Drucker’s main concern is the unexamined epistemological biases and contradictions of adopting these digital tools. As a solution, she suggests we begin with models of knowledge intrinsic to our own work and then build platforms and tools from that base rather than co-opting platforms and tools from other fields. Thus, as digital humanists we need to engage with statistics and critical media studies, understand how to make, manipulate, and comprehend structured data, and create training opportunities for the necessary skill acquisition to undertake digital humanities research. As a closing remark, Drucker asserted that the strength of the humanities lies in its refusal to settle on a singular resolution.

As I left Drucker’s extremely informative talk, new ideas raced through my head and I began to reflect on and rethink my own preconceptions. Importantly, her presentation sparked new imaginings of what the digital humanities could look like in the future and reinforced my perception of the strength of digital tools. Throughout her talk, Drucker asserted that the usefulness of digital humanities work lies in its potential to create entry points into research that otherwise may be hidden, not in its ability to provide answers. This discussion also clarified the dangers and limitations of focusing on answers instead of entry points, notably the reification of information and knowledge. The language of “this is,” Drucker argued, is a game ender, a reification of misreading.

Another crucial distinction Drucker made was between reading and computer processing. Taking issue with the concept of distant reading, Drucker elucidated how machine processing is not reading; rather, machine processing is matching. Every act of human reading, she continued, is a misreading, and “this is our great virtue.” As evident in the articles I have written for Project Arclight and posted on this site, I have found myself intrigued by the catchy concept of distant reading. Drucker’s talk provided an opportunity to reflect on this concept and differentiate between human reading and computer processing. Overall, Drucker reminded me of the importance of remaining inquisitive, skeptical, and self-reflexive in all our scholarship.

 

References

Austrian Academy Corpus. Web. 19 Nov. 2015.

Burdick, Anne, Johanna Drucker, Peter Lunenfeld, Todd Presner, and Jeffrey Schnapp.

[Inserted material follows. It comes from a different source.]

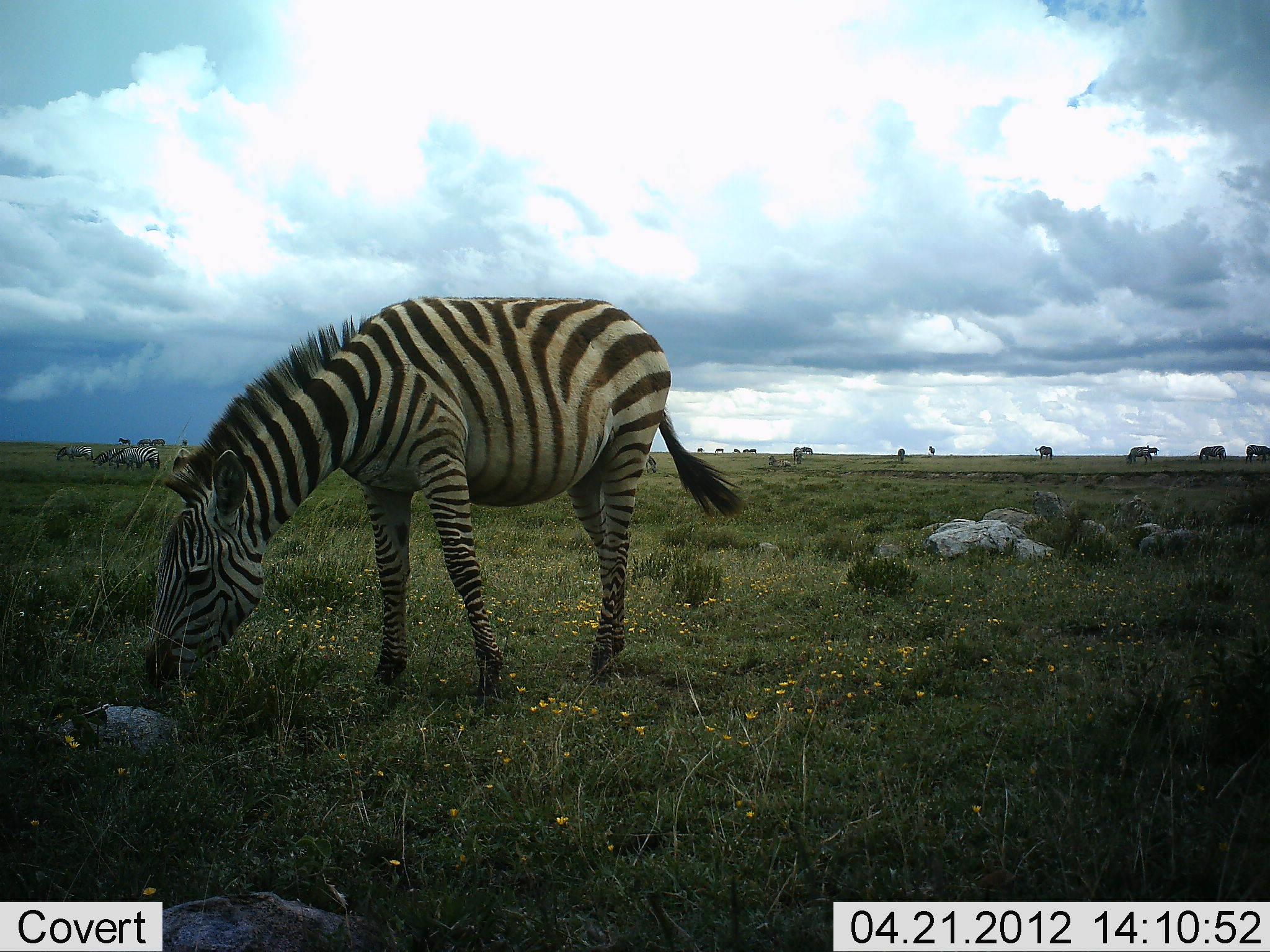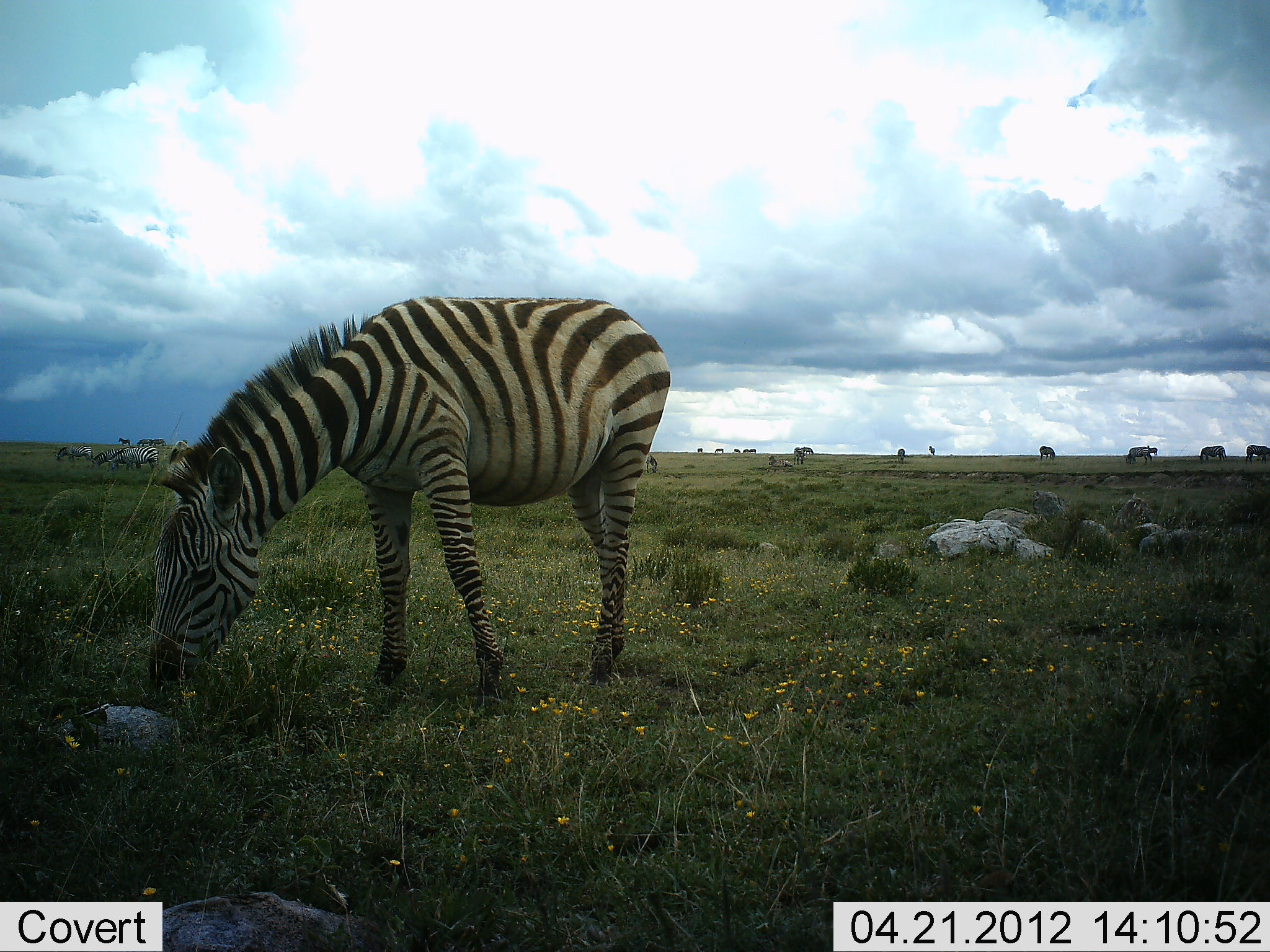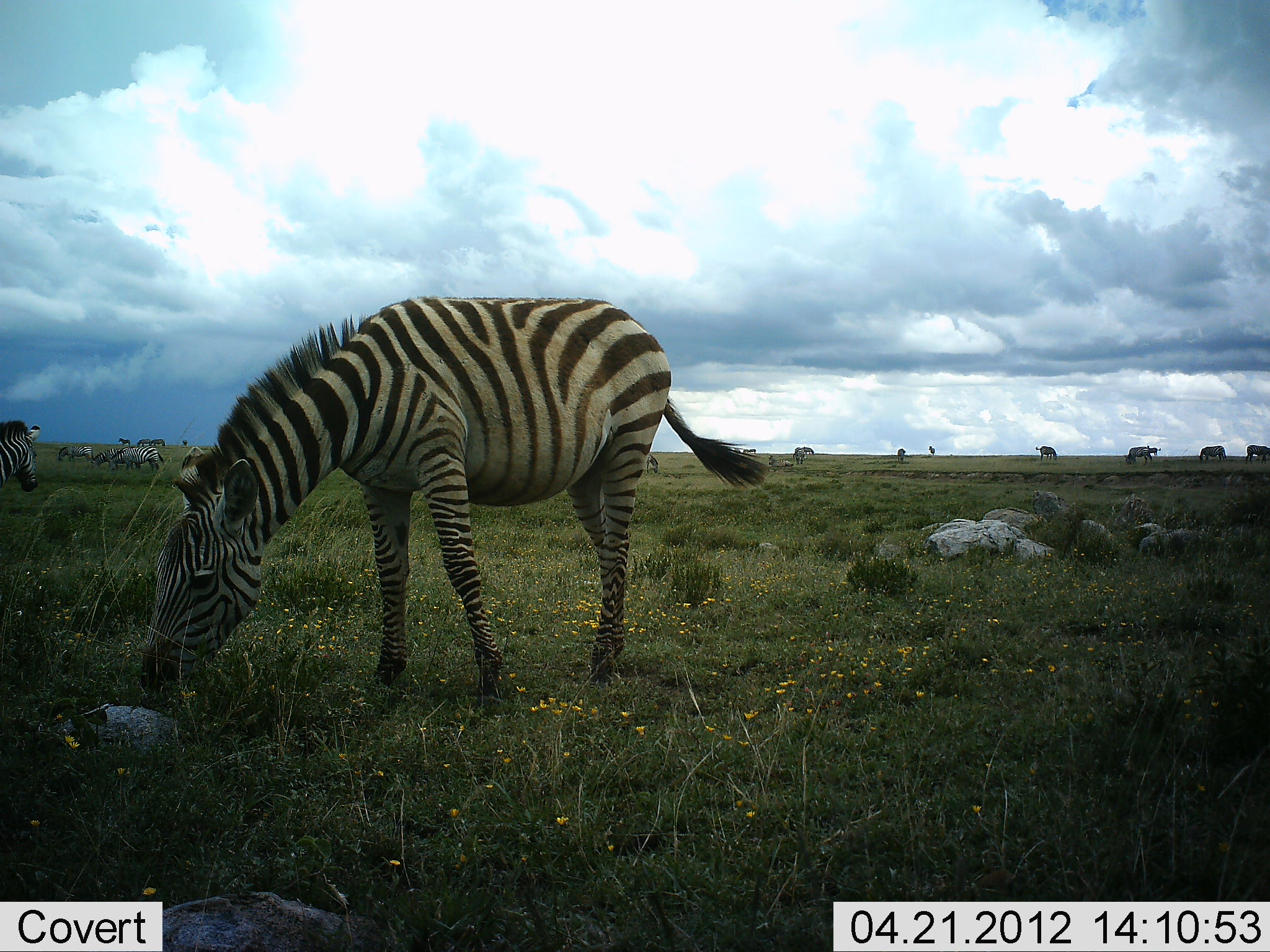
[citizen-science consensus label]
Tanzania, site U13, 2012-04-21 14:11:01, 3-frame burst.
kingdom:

Digital_Humanities. Cambridge: MIT Press, 2012.

The Complete Writings and Pictures of Dante Gabriel Rossetti: A Hypermedia Archive. 2008. Web. 19 Nov 2015.

Drucker, Johanna. Graphesis: Visual Forms of Knowledge Production. Cambridge: Harvard UP, 2014.

—. SpecLab: Digital Aesthetics and Speculative Computing. Chicago: U of Chicago P, 2009.

The Homer Multitext. 2014. Web. 19 Nov. 2015.

Old Bailey Proceedings Online. Version 7.2, March 2015. Web. 19 Nov. 2015.